To see posts by date, check out the archives

Reverse Polish Notation, Lambdas, and Currying in Python
Tyler Cipriani Posted

I just finished reading The Python Corner’s post “Lambdas and Functions in Python.” The post acts as an introduction to the use of functions as first-class objects in python. The demo code is the implementation of a “Reverse Polish Notation” calculator.

I had never heard of reverse polish notation(RPN) before this post. The short explanation of RPN is available on Wikipedia:

In reverse Polish notation, the operators follow their operands; for instance, to add 3 and 4, one would write 3 4 + rather than 3 + 4.

In that blog post RPN is implemented as a stack of operands and after an operator is pushed onto the stack, the compute() method is called which triggers the evaluation of the lambda specified by the operator. Like this:

rpn = rpn_engine()
rpn.push(2)
rpn.push(2)
print(rpn.compute('+'))  # Prints 4

The point of the post is to show a python dict using operands as keys with lambdas as values; this demonstrates that lambdas are functions and functions are first-class objects. This allows the compute method of the RPNEngine class to look up a lambda in a dict, and pop() off the stack using the signature function of the inspect module to determine how many arguments are needed for a particular lambda. From there, lambda evaluation is handed off to helper functions named, for instance, compute_operation_with_two_operands and compute_operation_with_one_operand

Currying

One other functional concept that could have helped the example code is that of currying. Currying involves changing a function with multiple arity into a series of evaluations of multiple functions each with an arity of 1.

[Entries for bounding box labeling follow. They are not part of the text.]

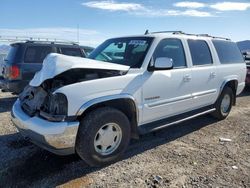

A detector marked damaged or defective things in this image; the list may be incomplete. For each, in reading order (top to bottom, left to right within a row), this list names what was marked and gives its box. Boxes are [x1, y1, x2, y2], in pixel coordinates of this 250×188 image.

crumpled hood [30, 53, 130, 86]
broken headlight [40, 93, 68, 122]
damaged front bumper [11, 100, 79, 155]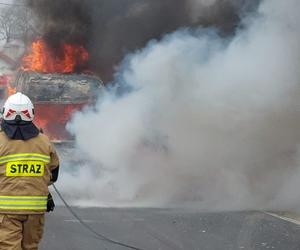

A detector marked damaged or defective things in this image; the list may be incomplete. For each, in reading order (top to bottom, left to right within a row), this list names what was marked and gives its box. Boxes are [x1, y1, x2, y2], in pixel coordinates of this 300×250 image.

burnt vehicle body [12, 71, 104, 143]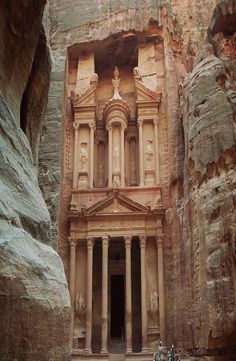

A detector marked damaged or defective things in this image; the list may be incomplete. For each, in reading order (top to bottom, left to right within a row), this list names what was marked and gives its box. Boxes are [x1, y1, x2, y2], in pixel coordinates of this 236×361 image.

broken pediment [84, 191, 148, 217]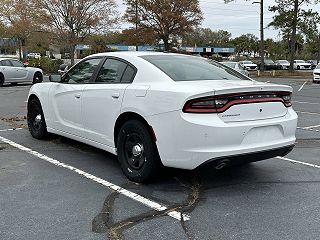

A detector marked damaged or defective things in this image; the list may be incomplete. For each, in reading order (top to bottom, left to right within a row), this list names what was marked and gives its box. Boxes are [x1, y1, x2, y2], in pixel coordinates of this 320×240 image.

crack in asphalt [92, 176, 202, 240]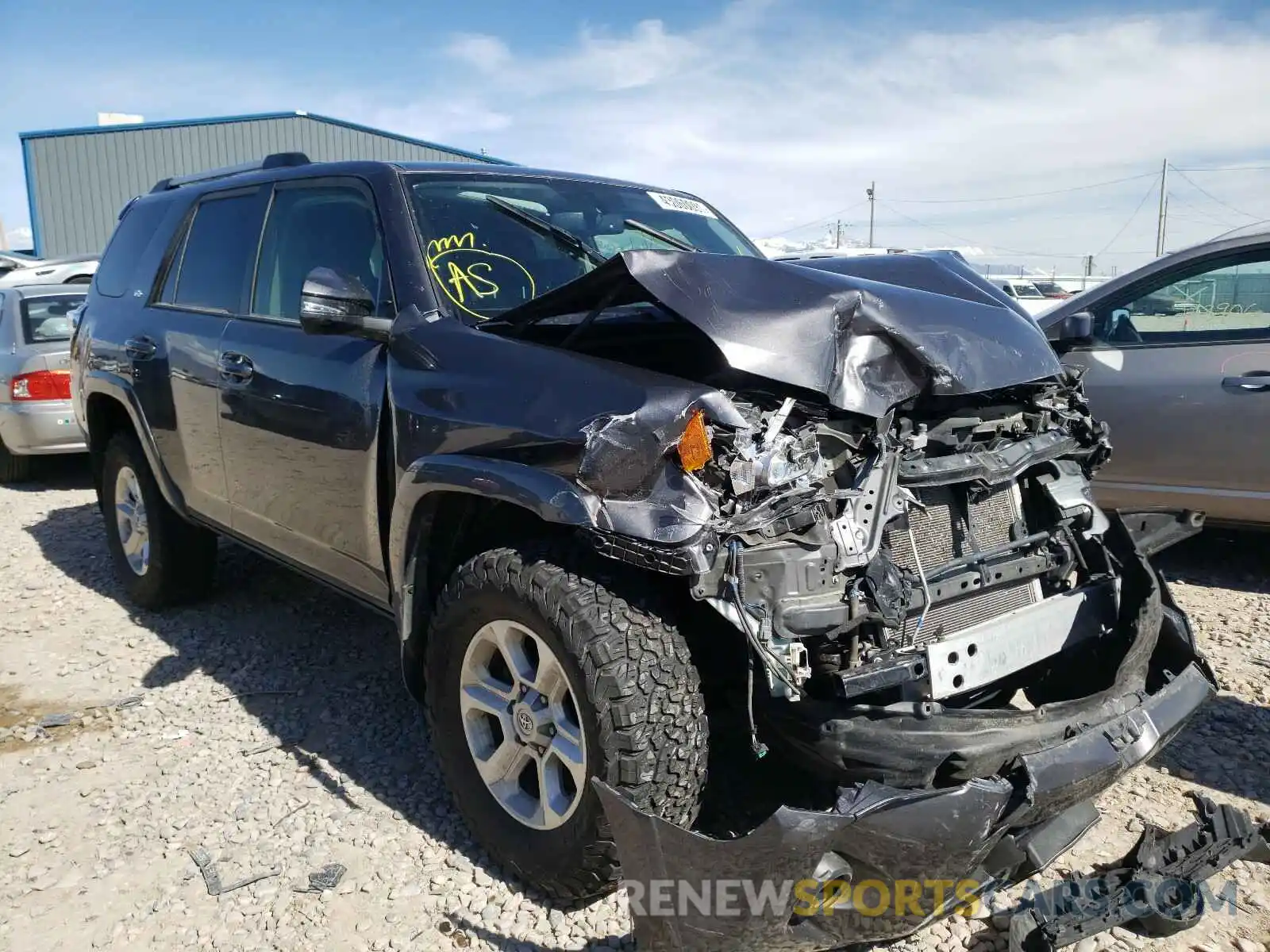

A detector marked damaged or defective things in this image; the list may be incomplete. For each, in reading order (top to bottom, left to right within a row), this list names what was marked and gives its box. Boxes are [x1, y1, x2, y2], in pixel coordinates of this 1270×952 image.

crumpled hood [495, 251, 1060, 419]
severe front-end damage [492, 249, 1245, 946]
damaged radiator [889, 482, 1035, 647]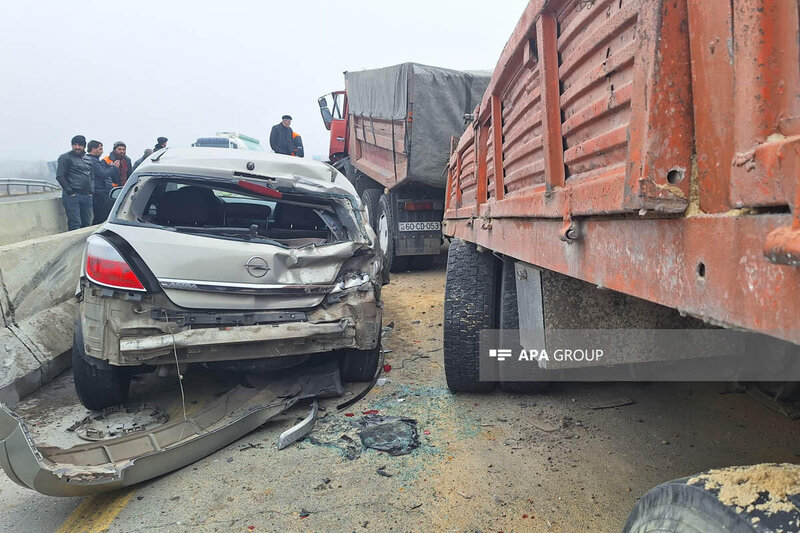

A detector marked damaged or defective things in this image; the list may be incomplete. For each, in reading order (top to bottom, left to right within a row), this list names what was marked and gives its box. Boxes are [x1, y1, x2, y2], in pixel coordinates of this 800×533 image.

This is a fancy way to say:

add = lambda x, y: x + y
add_curried = lambda x: lambda y: x + y

assert(add(2, 2) == add_curried(2)(2))

By turning the compute_operation_with_n_operands-type functions into curried functions, the code gets much cleaner. That is, instead of a switch like:

if number_of_operands == 2:
    self.compute_operation_with_two_operands(self.catalog[operation])

if number_of_operands == 1:
    self.compute_operation_with_one_operand(self.catalog[operation])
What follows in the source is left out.